== Text excerpt ==
▼▼▼

The City Club of Cleveland
- Formation: October 28, 1912; 113 years ago
- Founders: Mayo Fesler and Augustus Hatton
- Type: Non-Profit
- Purpose: Non-partisan debate forum
- Headquarters: 1317 Euclid Avenue, Suite 100 Cleveland, OH 44115
- Region served: Cleveland, Ohio, (United States)
- Chief Executive Officer: Dan Moulthrop
- Website: CityClub.org

= City Club of Cleveland =

Debate forum in Cleveland, Ohio, US

The City Club of Cleveland is a non-partisan debate forum in Cleveland, Ohio. Founded in 1912, and known as "America's Citadel of Free Speech," it is one of the oldest continuous independent free speech forums in the United States.

The City Club's home is in the Playhouse Square District, located at 1317 Euclid Avenue. The building was formerly a F.W. Woolworth department store, and was most recently occupied by Dwellworks. The City Club moved to their current location in September 2023, after four decades at the City Club Building, formerly the Citizens Building, on Euclid Avenue in Downtown Cleveland.

The mission of the City Club is to "create conversations of consequence that help democracy thrive." Membership is open to anyone and all programs are open to the general public, although members are charged lower prices to attend most forums and given preference in making reservations to certain programs.

▲▲▲

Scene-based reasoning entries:
▼▼▼

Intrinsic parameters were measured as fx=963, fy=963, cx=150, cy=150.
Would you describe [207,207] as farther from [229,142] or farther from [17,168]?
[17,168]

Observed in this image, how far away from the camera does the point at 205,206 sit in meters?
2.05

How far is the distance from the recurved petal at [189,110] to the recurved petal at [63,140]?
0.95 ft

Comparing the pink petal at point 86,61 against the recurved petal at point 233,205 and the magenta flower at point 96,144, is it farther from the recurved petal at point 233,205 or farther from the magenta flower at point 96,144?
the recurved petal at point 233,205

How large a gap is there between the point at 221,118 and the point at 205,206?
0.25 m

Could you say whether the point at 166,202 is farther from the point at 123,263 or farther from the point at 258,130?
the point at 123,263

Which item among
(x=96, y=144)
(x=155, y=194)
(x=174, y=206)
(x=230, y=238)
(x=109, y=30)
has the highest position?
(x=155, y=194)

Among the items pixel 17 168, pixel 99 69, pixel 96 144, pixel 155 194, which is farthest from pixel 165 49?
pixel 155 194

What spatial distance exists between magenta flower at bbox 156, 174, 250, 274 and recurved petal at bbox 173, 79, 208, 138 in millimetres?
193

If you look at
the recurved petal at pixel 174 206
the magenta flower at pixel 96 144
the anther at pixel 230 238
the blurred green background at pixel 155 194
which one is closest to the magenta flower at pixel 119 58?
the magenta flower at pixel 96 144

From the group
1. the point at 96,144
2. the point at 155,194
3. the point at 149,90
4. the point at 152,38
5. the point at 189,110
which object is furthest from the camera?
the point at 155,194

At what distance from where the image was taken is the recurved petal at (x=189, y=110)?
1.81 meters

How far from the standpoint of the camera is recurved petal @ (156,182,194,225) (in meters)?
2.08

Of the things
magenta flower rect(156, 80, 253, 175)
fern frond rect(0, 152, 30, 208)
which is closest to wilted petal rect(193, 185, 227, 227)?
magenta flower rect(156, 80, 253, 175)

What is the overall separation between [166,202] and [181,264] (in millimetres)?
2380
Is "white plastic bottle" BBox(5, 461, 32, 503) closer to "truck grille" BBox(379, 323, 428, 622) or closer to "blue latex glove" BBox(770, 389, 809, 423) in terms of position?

▲▲▲

== Problems ==
**a)** Recast the paragraph of the City Club of Cleveland text that begins "The City Club's home is in the Playhouse Square District" as a short bulleted list, keeping its main facts.
**b)** Pick up the City Club of Cleveland text after its final sentence and continue it.

== Responses by task ==
**a)**
- Current home: 1317 Euclid Avenue, in the Playhouse Square District
- The building was formerly an F.W. Woolworth department store and was most recently occupied by Dwellworks
- The City Club moved there in September 2023
- Before that, it spent four decades at the City Club Building (formerly the Citizens Building) on Euclid Avenue in Downtown Cleveland

**b)**
==History==
The City Club was conceived at a luncheon in June 1912 organized by Mayo Fesler, secretary of the Cleveland Municipal Association, in the ideals of the Progressive Era. Future Cleveland City Manager Daniel E. Morgan was its first president. Since its founding, it has hosted sitting U.S. Presidents and vice-presidents and other notable citizens of the United States and the world. Archbishop Desmond Tutu called the club "a beacon, a symbol and a sentinel for freedom, for justice, for tolerance" when he spoke there.

The first President to have appeared at the City Club was Theodore Roosevelt; many modern Presidents have appeared at its podium, beginning with Jimmy Carter. President George W. Bush spoke to the club on the third anniversary of the United States' invasion of Iraq. Because the City Club of Cleveland does not allow questions from the audience to be pre-screened, President Ronald Reagan declined to appear before the club, but when questions were raised by the media about his mental acuity, Reagan sought out an appearance before the club to refute those charges.

The day after Martin Luther King Jr. was assassinated in 1968, Senator Robert F. Kennedy gave his On the Mindless Menace of Violence speech at the club.

In 1976, as part of the United States Bicentennial, the club held a forum in Britain, the club's first outside the United States.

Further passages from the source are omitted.